Con Kusama ausente, Borja Villel, quiso desmitificar el encanto del malditismo: «Tal vez a veces se ha dado demasiada importancia a este aspecto de artista marginal con problemas mentales y no se ha visto la que tenía una artista a la que han reconocido como una de las más influyentes Andy Warhol o Daniel Judd». El director del Reina Sofía subrayó cómo obras como «Redes infinitas» reaccionaron al automatismo a los grandes gestos. O cómo algunas de sus piezas «inspiran un grito contra el elemento autoritario, masculino, pero también contra la fetichización de la mercancía». En sus instalaciones de espejos, subrayó Borja-Villel, «el yo casi desaparece». Un arte, en fin, «excéntrico, que se separa de la modernidad hegemónica».
Para entender esta afirmación basta ver las originales y heterodoxas series de muebles y objetos tapizados con una agresiva capa de penes de tela, sus «Accumulation Sculptures» y sus «Compulsion Sculptures», expresión del artista ante su horror a la penetración, tan incomprendidos en el Japón conservador de los años 60.

«Kusama es más conocida por sus calabazas gigantes, pero en la obra que se muestra aquí se ve cómo las semillas de éstas se encuentran en sus trabajos primigenios», explicó la comisaria de la retrospectiva. Obras como el cuadro «Accumulation of corpses» (1952) o «The woman» (1953), que ya presagiaban un mundo extraño, lisérgico, atormentado, que después devendría en explosiones pop como el fluido fucsia de «Flame» (1992), o el jardín de tentáculos rojos que surge del suelo de «The garden of regeneration» (2004). Sorprendente, como todo su recorrido que es un viaje al País de las Maravillas con algún que otro mal sueño y que demuestra que la creadora está en forma: las enormes esferas rojas colgantes moteadas de lunares blancos que reciben al visitante «Dots Obssesion», son de 2011; el fascinante salón familiar iluminado con lunares fluorescentes, «I'm here, but nothing», de 2010.

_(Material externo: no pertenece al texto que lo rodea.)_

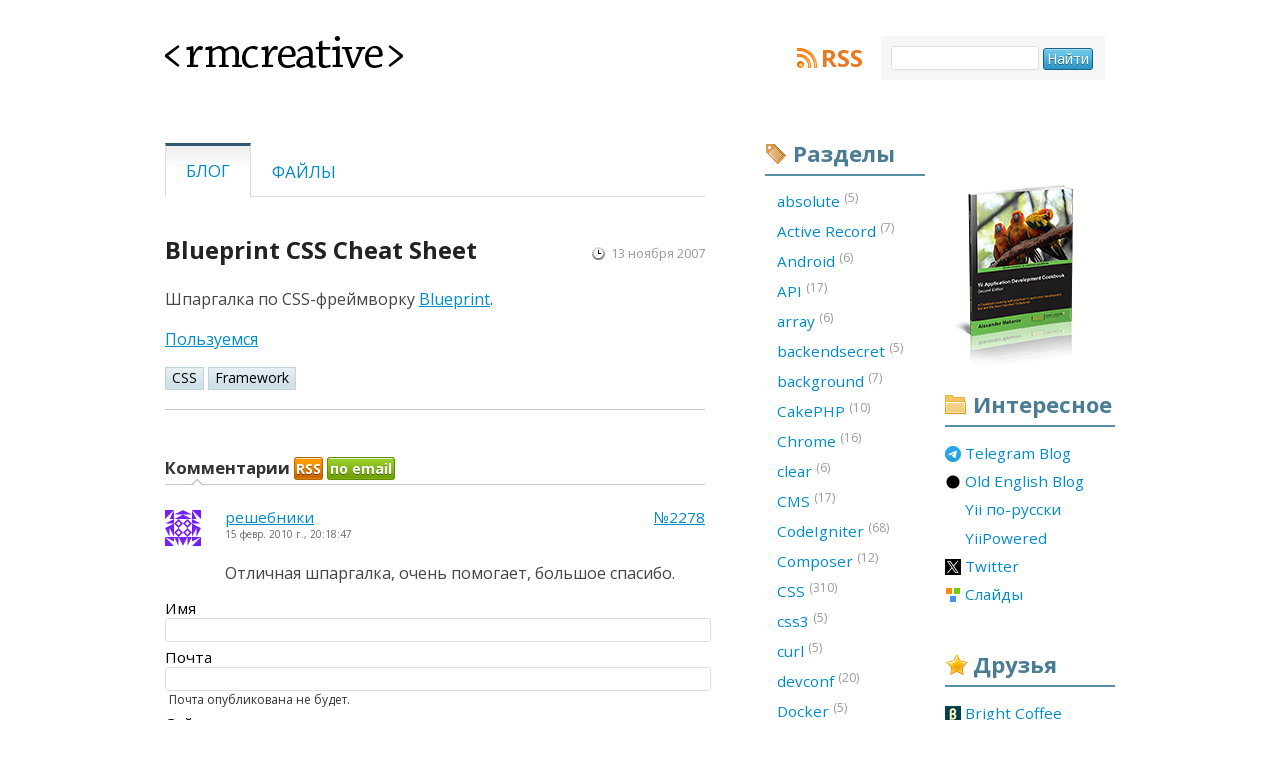

--- FILE ---
content_type: text/css; charset=utf-8
request_url: https://rmcreative.ru/js/markitup/comment/style.css
body_size: 247
content:
/* -------------------------------------------------------------------
// markItUp!
// By Jay Salvat - http://markitup.jaysalvat.com/
// ------------------------------------------------------------------*/
.markItUpEditor {
    clear: none;
    padding: 0 0 0 10px;
    width: 100%;
}

.markItUp {
    margin: 0;
    width: 100%;
}

.markItUpContainer {
    padding:5px 20px 2px 5px;
}

.markItUp .markItUpButton1 a {
	background-image:url(images/bold.png);
}
.markItUp .markItUpButton2 a {
	background-image:url(images/italic.png);
}

.markItUp .markItUpButton3 a {
	background-image:url(images/list-bullet.png);
}
.markItUp .markItUpButton4 a {
	background-image:url(images/list-numeric.png);
}

.markItUp .markItUpButton5 a {
	background-image:url(images/link.png);
}

.markItUp .markItUpButton6 a	{
	background-image:url(images/quotes.png);
}
.markItUp .markItUpButton7 a	{
	background-image:url(images/code.png);
}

Arte atado a una camisa de fuerza
El caso de Kusama no es el único en el panorama artístico. El año pasado, el Reina Sofía cedió sus salas a la obra de Martín Ramírez, artista mexicano que nació en 1895 y vivió en EE UU recluido en varios centros psiquiátricos, pues padecía esquizofrenia. Allí realizó su obra. Como Adolf Wölfli, un prolífico dibujante con una turbulenta vida que le llevó a ser recluido en Berna. Ambos son exponentes del llamado arte marginal.

El detalle. Su propia imagen
Desde que Yayoi Kusama comenzó a mostrarse a sí misma como parte de sus experimentos visuales, ella misma ha sido parte de su obra. Entre las 150 obras que reúne esta retrospectiva hay recortes de diarios y revistas, fotos familiares, happenings en los que Kusama se graba a sí misma, y obras como su imagen moteada en «Self Obliteration» (1967) o, muy posterior, su impactante mirada en un autoretrato fotógráfico realizado en su estudio en 2009 (en la imagen).